◆ Quoted passage
====
1. Економісти шукають шляхів, щоб стабілізувати еко­номіку. 2. Для того щоб досягти мети стабілізації економіки, уряд звертається до двох стратегій: фіскальної та грошової політики. 3. Коли податки зменшуватимуться, фірми та при­ватні особи матимуть у розпорядженні більше грошей, щоб витрачати їх на речі, які вони хочуть придбати. 4. Деякі економісти стверджують, що фінансова політика має кілька серйозних недоліків. 5. Коли уряд зменшує податки, він може створити дефіцит бюджету. 6. Дефіцит бюджету озна­чає, що прибутки будуть меншими за витрати, і заборго­ваність уряду зросте. 7. Уряд може покривати дефіцит бюджету, роблячи позички або випускаючи нові гроші. 8. Прикро, що збільшення грошової маси є поштовхом до інфляції. 9. Існує прямий зв'язок між наявною в обігу кількістю грошей та рівнем виробництва.

VIII. Read and dramatize the following dialogue:

A: Can you tell what times we are living through. As I know when people speak of prosperity and depression, they think of things like business cycles.

B: Yes! The business cycle is the pattern of periodic ups and downs of business activity.

A: And how does the government try to stabilize the ups and downs of the economy?
====
◆ Material provided
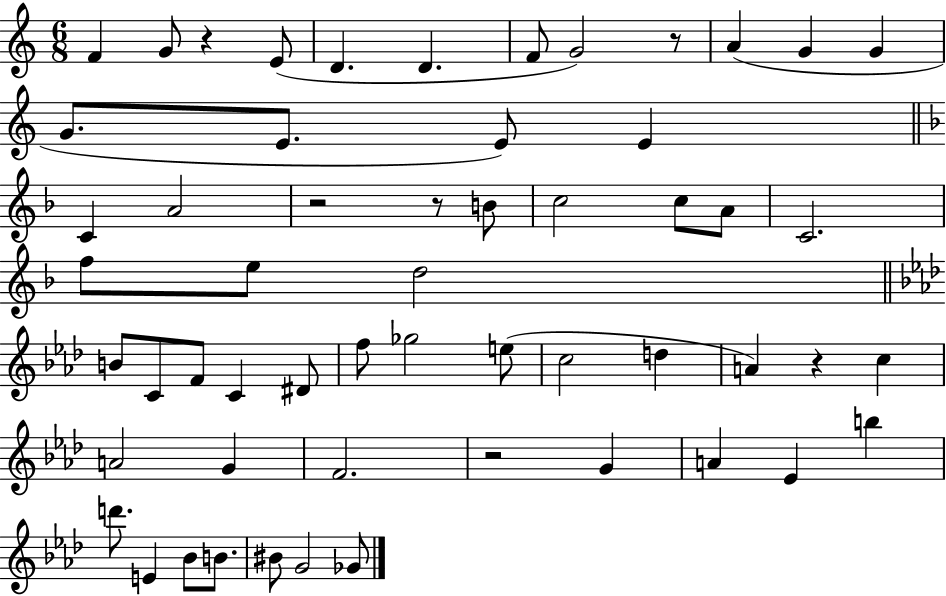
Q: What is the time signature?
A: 6/8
====
◆ Short exercise
Can you extend the passage on stabilizing the economy from the point where it stops?

◆ Answer to the problem
B: In its efforts to stabilize the economy and achieve its goals the government relies on the fiscal and monetary policy.

A: Do you know anything about fiscal policies?

B: Certainly, I do. Fiscal policies seek to adjust total demand through the appropriate use of the government's powers to tax and to spend. Fiscal policy is in the hands of the President and Congress.

A: Then monetary policies must be quite different.

B: Not exactly. Monetary policies seek to achieve similar goals by regulating the money supply. Monetary policies are determined by the Board of Governors of the Federal Reserve System.

A: And how do fiscal policies influence the events in times of recession?

B: In times of recession fiscal policies would call for some combination of tax reductions and increases in government spending.

A: And what about monetary policies?

B: Monetary policies in those times would seek to increase the money supply through strategies such as the increased purchasing of government securities by the Open Market Committee, a lowering of discount rate, and a reduction in the reserve ratio.

A: And what happens in the times of inflation?

B: In times of inflation both fiscal and monetary policies would follow an opposite course.

A: Oh! I came to know very much about some things I've never heard before. Thanks a lot.

B: You're welcome.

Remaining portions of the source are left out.